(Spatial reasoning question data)
+--

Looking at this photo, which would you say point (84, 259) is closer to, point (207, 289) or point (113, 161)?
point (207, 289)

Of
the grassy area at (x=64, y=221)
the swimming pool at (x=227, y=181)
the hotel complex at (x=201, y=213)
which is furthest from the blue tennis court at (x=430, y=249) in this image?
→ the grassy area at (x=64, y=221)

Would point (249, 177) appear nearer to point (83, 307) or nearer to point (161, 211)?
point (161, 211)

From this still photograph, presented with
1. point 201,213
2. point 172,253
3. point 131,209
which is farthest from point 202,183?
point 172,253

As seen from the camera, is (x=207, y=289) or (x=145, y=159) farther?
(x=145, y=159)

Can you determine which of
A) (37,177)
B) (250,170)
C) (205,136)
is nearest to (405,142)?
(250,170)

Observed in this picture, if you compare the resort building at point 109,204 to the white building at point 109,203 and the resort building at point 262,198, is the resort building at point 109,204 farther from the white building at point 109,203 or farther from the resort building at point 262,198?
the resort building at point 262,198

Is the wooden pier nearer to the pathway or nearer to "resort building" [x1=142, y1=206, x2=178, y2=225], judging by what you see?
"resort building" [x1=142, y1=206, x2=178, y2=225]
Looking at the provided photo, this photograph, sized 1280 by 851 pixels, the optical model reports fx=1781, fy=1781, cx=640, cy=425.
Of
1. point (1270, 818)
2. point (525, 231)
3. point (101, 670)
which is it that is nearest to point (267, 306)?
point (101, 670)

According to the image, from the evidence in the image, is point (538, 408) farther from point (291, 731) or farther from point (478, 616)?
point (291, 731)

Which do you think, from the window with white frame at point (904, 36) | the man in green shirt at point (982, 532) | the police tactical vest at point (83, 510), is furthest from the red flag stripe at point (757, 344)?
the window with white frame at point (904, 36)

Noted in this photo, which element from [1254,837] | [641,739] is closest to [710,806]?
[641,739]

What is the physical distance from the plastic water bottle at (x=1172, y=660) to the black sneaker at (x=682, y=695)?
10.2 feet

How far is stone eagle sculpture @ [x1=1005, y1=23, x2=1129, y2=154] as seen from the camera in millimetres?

+--

_What to do:_
Swap "swimming pool" for "outdoor pool" throughout the rows above and write all of them out again with nothing else changed.

_Solution for this problem:_
Looking at this photo, which would you say point (84, 259) is closer to, point (207, 289) or point (113, 161)?
point (207, 289)

Of
the grassy area at (x=64, y=221)
the outdoor pool at (x=227, y=181)
the hotel complex at (x=201, y=213)
which is furthest from the blue tennis court at (x=430, y=249) in this image?
→ the grassy area at (x=64, y=221)

Would point (249, 177) appear nearer to point (83, 307) or nearer to point (161, 211)?
point (161, 211)

From this still photograph, presented with
1. point 201,213
2. point 172,253
3. point 131,209
which is farthest from point 202,183?
point 172,253

As seen from the camera, is (x=207, y=289) or (x=145, y=159) farther?
(x=145, y=159)

Can you determine which of
A) (37,177)
B) (250,170)
C) (205,136)
is nearest to (405,142)?
(250,170)

Observed in this picture, if you compare the resort building at point 109,204 to the white building at point 109,203 and the resort building at point 262,198, is the resort building at point 109,204 farther from the white building at point 109,203 or farther from the resort building at point 262,198?
the resort building at point 262,198

Is the wooden pier nearer to the pathway or nearer to "resort building" [x1=142, y1=206, x2=178, y2=225], judging by what you see?
"resort building" [x1=142, y1=206, x2=178, y2=225]
Looking at the provided photo, this photograph, sized 1280 by 851 pixels, the optical model reports fx=1781, fy=1781, cx=640, cy=425.
Of
1. point (1270, 818)
2. point (525, 231)
3. point (101, 670)
which is it that is nearest to point (267, 306)?
point (101, 670)

According to the image, from the evidence in the image, is point (538, 408) farther from point (291, 731) or farther from point (478, 616)?
point (291, 731)

Which do you think, from the window with white frame at point (904, 36) | the man in green shirt at point (982, 532) | the police tactical vest at point (83, 510), is furthest from the red flag stripe at point (757, 344)?
the window with white frame at point (904, 36)

Noted in this photo, which element from [1254,837] | [641,739] is closest to [710,806]?
[641,739]

What is the physical distance from the plastic water bottle at (x=1172, y=660) to the black sneaker at (x=682, y=695)?
10.2 feet

How far is stone eagle sculpture @ [x1=1005, y1=23, x2=1129, y2=154] as seen from the camera in millimetres?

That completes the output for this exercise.